#### Passage:
================================

Significantly, we continued to maintain 
exceptional credit quality with 30 and 90 
day arrears remaining well below peers 
and industry benchmarks. Impairments 
also remain at historic lows.

The Group’s return 
on average equity 
remained high 
compared to peers 
at 10.1%.

The net profit after tax contribution 
from our wealth management business 
improved 21% to $4.6 million with 
positive funds under management 
momentum and an increase in 
operating revenue from $16.7 million to 
$18.5 million. Funds under management 
grew $64 million to $1,153 million 
and funds under advice rose 4.0% to 
$809 million.

The changing landscape
We anticipate that new regulation to 
protect consumers will emerge as a 

result of the Royal Commission and 
other banking sector reviews. We are 
very well positioned to comply with 
regulatory changes. However, we 
believe the increase in regulation is 
disproportionately impacting smaller 
banks and adding additional costs. We 
hope that the federal government will 
take further steps to remove some of 
the inequitable challenges faced by the 
smaller banks.

We are currently reviewing all our 
processes and products to achieve 
complete consistency with the Australian 
Banking Association’s Banking Code of 
Practice which aims to restore trust in 
the banking industry.

================================

#### What to do:
Extend the passage above about the banking group's results and regulatory outlook, picking up after its final sentence. The records that follow come from a separate, unrelated source.

#### Exercise data:
================================

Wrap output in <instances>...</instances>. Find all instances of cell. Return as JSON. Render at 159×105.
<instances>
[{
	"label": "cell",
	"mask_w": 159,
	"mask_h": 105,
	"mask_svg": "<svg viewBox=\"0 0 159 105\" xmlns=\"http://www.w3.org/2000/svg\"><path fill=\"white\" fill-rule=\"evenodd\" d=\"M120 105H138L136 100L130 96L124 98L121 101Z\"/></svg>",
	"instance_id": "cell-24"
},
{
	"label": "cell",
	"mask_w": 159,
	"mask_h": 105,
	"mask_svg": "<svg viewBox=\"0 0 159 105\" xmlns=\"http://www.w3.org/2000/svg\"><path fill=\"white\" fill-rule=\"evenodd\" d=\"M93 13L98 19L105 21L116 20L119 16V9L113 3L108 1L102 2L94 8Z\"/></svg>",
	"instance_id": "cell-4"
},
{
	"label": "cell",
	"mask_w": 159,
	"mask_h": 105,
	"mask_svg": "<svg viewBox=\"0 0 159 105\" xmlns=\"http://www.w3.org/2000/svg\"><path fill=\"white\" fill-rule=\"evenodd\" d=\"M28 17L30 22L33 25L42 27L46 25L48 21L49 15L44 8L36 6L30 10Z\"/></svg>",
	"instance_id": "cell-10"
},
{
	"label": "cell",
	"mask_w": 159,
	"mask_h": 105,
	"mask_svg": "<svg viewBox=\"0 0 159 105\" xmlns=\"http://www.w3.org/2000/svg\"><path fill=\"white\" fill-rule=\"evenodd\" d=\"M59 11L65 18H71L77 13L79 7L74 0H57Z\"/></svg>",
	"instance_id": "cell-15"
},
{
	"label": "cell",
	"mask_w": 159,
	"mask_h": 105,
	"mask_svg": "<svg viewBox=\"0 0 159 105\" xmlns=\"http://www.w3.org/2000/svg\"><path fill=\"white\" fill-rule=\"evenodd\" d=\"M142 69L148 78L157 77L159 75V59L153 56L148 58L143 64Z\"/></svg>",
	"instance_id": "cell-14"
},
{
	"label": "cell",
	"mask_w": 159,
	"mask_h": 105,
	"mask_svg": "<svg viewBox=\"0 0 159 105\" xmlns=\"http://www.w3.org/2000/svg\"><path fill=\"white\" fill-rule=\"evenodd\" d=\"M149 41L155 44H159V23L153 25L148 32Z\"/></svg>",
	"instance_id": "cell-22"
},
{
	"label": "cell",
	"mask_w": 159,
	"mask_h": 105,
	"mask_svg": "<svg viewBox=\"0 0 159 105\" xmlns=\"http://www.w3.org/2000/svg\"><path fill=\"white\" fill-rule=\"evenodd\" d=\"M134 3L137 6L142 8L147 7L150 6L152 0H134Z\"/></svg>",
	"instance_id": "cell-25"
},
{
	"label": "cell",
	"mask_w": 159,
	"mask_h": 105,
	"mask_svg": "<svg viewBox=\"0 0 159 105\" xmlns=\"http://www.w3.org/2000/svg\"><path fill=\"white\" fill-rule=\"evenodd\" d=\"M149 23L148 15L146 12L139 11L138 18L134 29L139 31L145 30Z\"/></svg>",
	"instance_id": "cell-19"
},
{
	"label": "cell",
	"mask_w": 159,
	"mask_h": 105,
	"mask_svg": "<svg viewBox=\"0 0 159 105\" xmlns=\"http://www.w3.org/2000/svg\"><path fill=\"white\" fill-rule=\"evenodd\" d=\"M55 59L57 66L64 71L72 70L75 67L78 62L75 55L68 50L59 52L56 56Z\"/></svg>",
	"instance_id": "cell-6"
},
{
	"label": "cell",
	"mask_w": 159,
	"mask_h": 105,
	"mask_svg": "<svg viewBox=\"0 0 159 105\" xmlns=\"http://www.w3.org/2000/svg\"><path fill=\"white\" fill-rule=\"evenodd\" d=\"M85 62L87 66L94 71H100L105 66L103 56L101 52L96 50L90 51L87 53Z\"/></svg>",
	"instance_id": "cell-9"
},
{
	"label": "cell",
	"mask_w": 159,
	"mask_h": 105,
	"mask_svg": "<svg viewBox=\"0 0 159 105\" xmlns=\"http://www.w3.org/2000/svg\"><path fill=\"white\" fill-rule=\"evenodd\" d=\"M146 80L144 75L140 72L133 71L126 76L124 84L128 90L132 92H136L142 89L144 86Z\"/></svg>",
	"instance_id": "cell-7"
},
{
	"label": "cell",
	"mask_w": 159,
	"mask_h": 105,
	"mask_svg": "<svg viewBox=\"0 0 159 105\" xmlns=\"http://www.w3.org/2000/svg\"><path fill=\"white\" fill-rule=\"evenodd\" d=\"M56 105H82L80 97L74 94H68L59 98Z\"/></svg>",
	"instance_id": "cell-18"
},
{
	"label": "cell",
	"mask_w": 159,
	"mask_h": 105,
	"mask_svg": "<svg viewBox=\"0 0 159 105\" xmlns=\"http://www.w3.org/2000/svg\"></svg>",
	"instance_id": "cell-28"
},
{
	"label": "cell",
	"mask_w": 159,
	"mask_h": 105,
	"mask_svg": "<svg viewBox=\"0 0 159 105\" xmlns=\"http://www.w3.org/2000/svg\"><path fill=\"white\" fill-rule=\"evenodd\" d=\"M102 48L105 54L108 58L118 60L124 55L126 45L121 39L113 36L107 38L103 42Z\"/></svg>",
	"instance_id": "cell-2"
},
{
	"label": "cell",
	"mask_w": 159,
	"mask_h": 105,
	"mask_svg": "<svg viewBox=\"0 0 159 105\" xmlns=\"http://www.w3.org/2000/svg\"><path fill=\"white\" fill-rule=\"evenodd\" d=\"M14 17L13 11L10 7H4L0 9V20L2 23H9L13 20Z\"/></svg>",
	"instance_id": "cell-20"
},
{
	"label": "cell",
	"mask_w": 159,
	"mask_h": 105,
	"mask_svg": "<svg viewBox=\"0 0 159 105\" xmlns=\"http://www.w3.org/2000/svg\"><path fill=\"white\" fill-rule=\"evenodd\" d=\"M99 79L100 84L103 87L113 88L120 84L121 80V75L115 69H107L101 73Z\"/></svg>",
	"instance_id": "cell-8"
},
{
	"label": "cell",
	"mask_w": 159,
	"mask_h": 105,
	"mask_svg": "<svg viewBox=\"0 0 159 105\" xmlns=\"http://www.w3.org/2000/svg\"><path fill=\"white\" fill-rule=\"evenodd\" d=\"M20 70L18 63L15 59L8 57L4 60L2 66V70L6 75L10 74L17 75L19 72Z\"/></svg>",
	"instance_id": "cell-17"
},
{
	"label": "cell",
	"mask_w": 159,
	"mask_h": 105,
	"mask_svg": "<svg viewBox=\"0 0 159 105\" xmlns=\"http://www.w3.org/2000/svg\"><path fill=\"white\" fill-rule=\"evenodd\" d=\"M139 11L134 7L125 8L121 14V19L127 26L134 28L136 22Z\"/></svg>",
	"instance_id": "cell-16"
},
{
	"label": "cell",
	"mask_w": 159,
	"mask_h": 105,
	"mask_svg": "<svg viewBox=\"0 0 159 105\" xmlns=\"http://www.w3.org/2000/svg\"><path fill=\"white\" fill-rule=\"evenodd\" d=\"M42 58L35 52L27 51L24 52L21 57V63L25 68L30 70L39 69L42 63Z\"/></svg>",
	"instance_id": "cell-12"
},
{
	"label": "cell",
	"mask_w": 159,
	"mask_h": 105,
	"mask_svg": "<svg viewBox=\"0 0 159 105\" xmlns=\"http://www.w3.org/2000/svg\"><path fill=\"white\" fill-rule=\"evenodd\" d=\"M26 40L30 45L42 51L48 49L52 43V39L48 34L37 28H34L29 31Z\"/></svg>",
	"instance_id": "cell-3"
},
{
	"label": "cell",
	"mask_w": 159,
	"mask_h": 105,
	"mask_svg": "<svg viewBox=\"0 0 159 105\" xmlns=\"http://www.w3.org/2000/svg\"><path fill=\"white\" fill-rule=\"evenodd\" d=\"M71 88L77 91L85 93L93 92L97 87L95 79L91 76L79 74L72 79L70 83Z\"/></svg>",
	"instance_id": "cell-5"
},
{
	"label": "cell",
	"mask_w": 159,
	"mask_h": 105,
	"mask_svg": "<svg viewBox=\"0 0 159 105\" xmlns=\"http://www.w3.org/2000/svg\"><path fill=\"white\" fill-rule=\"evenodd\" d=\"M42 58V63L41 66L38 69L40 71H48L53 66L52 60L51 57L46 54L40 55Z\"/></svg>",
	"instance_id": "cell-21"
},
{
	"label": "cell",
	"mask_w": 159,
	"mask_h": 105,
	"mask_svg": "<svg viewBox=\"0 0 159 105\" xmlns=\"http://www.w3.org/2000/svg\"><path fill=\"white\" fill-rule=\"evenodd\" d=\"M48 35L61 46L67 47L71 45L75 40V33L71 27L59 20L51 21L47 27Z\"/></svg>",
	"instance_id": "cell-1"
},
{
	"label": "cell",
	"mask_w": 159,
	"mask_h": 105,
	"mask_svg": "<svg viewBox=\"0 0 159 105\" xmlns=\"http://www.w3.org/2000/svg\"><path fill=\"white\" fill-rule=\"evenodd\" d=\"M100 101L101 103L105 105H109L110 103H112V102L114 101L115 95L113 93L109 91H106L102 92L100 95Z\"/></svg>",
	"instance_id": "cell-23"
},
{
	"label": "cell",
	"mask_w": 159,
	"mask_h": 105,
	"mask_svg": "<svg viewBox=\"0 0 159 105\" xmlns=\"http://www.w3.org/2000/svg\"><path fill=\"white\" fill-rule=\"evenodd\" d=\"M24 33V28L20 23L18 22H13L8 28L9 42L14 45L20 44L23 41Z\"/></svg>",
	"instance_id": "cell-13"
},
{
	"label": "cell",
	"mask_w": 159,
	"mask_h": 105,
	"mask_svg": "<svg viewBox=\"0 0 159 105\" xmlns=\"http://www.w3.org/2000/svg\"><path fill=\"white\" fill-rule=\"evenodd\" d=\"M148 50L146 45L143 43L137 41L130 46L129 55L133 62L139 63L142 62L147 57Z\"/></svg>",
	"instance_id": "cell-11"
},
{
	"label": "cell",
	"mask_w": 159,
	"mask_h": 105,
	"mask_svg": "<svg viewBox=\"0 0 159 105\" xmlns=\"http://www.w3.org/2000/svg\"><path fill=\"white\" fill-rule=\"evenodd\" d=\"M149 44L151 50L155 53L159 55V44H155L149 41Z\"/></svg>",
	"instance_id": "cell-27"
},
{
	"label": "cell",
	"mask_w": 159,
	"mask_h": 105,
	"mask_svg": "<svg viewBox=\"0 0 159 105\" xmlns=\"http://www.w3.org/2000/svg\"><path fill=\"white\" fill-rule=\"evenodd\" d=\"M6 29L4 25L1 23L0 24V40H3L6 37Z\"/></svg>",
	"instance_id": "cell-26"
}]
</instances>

================================

#### Task answer:
We support the Banking Industry 
Conduct Background Check Protocol 
which promotes good conduct and 
ethical behaviour and are committed 
to implementing the recommendations 
from the ABA-initiated Sedgwick Review 
into retail bank staff remuneration and 
mortgage broking.

In 2017, we appointed a customer 
advocate who provides an independent 
review for customer feedback and have 
strengthened protection for whistle 
blowers, which encourages staff to 
speak up about issues or conduct that 
concern them. 

Looking ahead
We have a clear strategy, a skilled 
team and a powerful, highly scalable 
and cost-effective platform which 
provides competitive advantages in 
the rapidly changing banking and 
wealth management environment. 
We continue to invest in digital 
services and innovation, capitalising 
on the changing dynamics of the 
financial services industry to improve 
customers’ experiences.

The business of banking and wealth 
management is built on trust and 
confidence. While some parts of the 
industry have had issues in recent times, 
MyState continues to ensure that we 
have the interests of our customers front 
and centre in everything that we do. 
This is due in large part to our dedicated 
people that have a passion for ensuring 
that our customers benefit from doing 
business with us.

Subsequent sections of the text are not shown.